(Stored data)

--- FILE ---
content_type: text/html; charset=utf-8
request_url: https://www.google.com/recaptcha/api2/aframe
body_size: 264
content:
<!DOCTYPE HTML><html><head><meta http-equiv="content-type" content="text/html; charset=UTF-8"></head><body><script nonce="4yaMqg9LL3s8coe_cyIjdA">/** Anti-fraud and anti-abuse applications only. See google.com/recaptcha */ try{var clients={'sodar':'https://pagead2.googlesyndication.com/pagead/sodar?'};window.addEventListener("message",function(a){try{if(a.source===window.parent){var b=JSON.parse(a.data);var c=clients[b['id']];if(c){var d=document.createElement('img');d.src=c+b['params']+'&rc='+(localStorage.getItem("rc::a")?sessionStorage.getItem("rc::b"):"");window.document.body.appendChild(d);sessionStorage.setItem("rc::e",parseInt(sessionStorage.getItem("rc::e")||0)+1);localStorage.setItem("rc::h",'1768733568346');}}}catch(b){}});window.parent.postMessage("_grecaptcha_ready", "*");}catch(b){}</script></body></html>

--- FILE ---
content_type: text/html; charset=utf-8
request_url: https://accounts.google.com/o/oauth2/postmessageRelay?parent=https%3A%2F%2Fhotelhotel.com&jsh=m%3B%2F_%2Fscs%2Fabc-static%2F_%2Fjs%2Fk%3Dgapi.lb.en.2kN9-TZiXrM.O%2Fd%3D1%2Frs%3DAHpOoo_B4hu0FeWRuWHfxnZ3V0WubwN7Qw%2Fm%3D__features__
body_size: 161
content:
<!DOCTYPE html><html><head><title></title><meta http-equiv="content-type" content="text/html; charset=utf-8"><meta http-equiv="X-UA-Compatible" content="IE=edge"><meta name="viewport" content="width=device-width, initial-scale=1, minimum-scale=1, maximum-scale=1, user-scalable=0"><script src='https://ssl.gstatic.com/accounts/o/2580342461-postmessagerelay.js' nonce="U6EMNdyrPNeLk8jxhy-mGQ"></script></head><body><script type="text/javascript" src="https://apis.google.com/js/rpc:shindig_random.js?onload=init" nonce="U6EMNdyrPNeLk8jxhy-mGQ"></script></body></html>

[PROBLEM REQUIREMENTS] Which lines above contain the word "recaptcha"? Copy all of them.

[SOLUTION TO THE EXERCISE]
request_url: https://www.google.com/recaptcha/api2/aframe
<!DOCTYPE HTML><html><head><meta http-equiv="content-type" content="text/html; charset=UTF-8"></head><body><script nonce="4yaMqg9LL3s8coe_cyIjdA">/** Anti-fraud and anti-abuse applications only. See google.com/recaptcha */ try{var clients={'sodar':'https://pagead2.googlesyndication.com/pagead/sodar?'};window.addEventListener("message",function(a){try{if(a.source===window.parent){var b=JSON.parse(a.data);var c=clients[b['id']];if(c){var d=document.createElement('img');d.src=c+b['params']+'&rc='+(localStorage.getItem("rc::a")?sessionStorage.getItem("rc::b"):"");window.document.body.appendChild(d);sessionStorage.setItem("rc::e",parseInt(sessionStorage.getItem("rc::e")||0)+1);localStorage.setItem("rc::h",'1768733568346');}}}catch(b){}});window.parent.postMessage("_grecaptcha_ready", "*");}catch(b){}</script></body></html>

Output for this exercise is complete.